- Problem requirements -
In the talk on over-the-air vehicle software below, how long does it now take for a commit to reach a vehicle?

- Supplied text -
We've got a dual banking strategy that allows us to essentially eliminate any risk to your active bank and eliminate any risk to your infotainment system, and install directly in a passive bank and switch it over on your next startup.

This was my secret weapon to not only provide a tremendous amount of value to the customer, but also to our development environment. And this is my favorite part about this feature. There aren't many features that you can give directly to a customer that is also going to help your development.

But instead of just deploying to our 600,000 vehicles in the market worldwide, we can now iterate extremely fast on our own development environment with continuous deployment to vehicles within engineering.

And in fact, remember that four-to-six-weeks figure. On commit, it took typically six weeks for it to finally land in a vehicle and let you know whether or not you broke something. That happens now within an hour. Build system to vehicle within an hour.

We used to talk about the indicator. One of my favorite indicators is deploys per day per developer. But I was always embarrassed to share ours because it was always below one. All of our new software wouldn't actually make it to vehicles. It was always batched together.

And now I'm happy to say we can deploy, and we have been in our engineering environment, 50 to 70 times per day of each individual piece of software to a target or to a vehicle.

That video that you watched, they didn't include anything about Git, so I'm pretty bummed about that. But the video talks about essentially eliminating the idea of ever going to the dealership anymore.

And what I like about this idea is we're changing the value stream. No longer are deployments limited to a traditional software release cycle. We've now skirted every single process to get a technician a new piece of software and bother somebody else's day, one of our owners, to come into a dealership and spend an hour waiting for their vehicle to be done.

We've now empowered the customer to be their own technician.

There are some lessons learned over the last two years that I want to share with you.

Go to the next slide. There we go.

I didn't understand the difference between a true strategy and a set of objectives. But ultimately, a true strategy is what can make you more competitive in the marketplace, and not just a vision statement.

I learned that if you're doing principle-based software delivery, it means uncomfortable and conflicting opinions. What I've noticed is at your core, if you think that something's right, fight for it. I've learned that democracy isn't always the best approach. Even if we got those 12 people that were all on the same phone call to agree to a majority, it may still not have been the best route to take.

I've learned that articulating the why is very challenging, and I've learned spending all night trying to come up with why there is a significant return on investment in improving the throughput or improving your development environment is worth it.

I've also learned to lead with focus, positivity, and transparency. And this idea of a blameless culture and psychological safety can always ensure that you're thinking about what could go wrong.

Speaking of what could go wrong, the risk associated with software over the air is potentially the capability to brick a million vehicles overnight.

We still need help. We also still have problems to help solve that we don't know exist yet. We're also recruiting more attitudes of continuous improvement.

And we'd love to hear about your challenges, we'd love to hear about your problems, and we'd love to hear about what resonated with our DevOps journey with your own business.

That's all my time. Thank you very much for listening, and have a good rest of your conference.

- Entries shown -
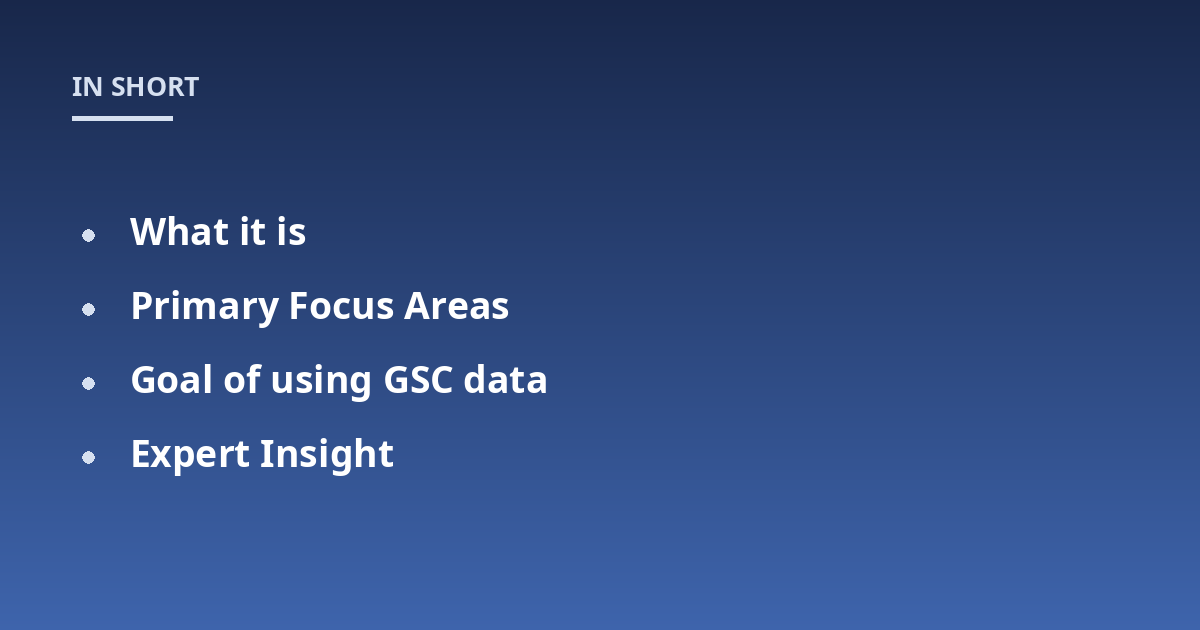 IN SHORT

- What it is
- Primary Focus Areas
- Goal of using GSC data
- Expert Insight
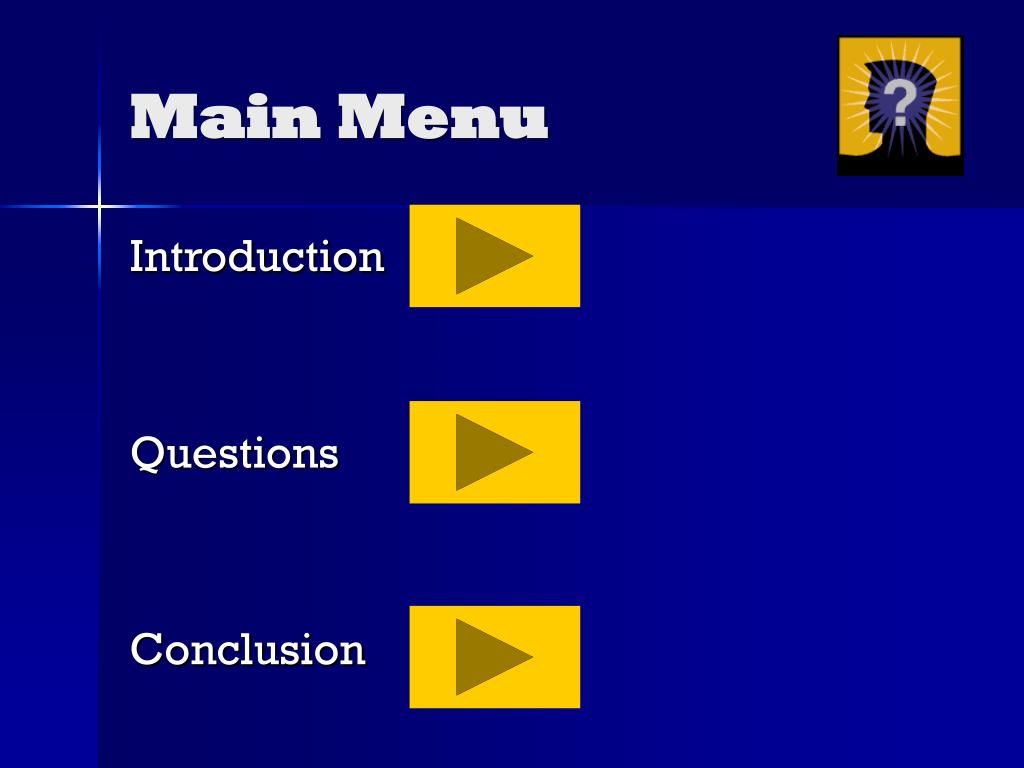 Main Menu

?

Introduction

Questions

Conclusion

- Exercise response -
Within an hour, down from the typical six weeks.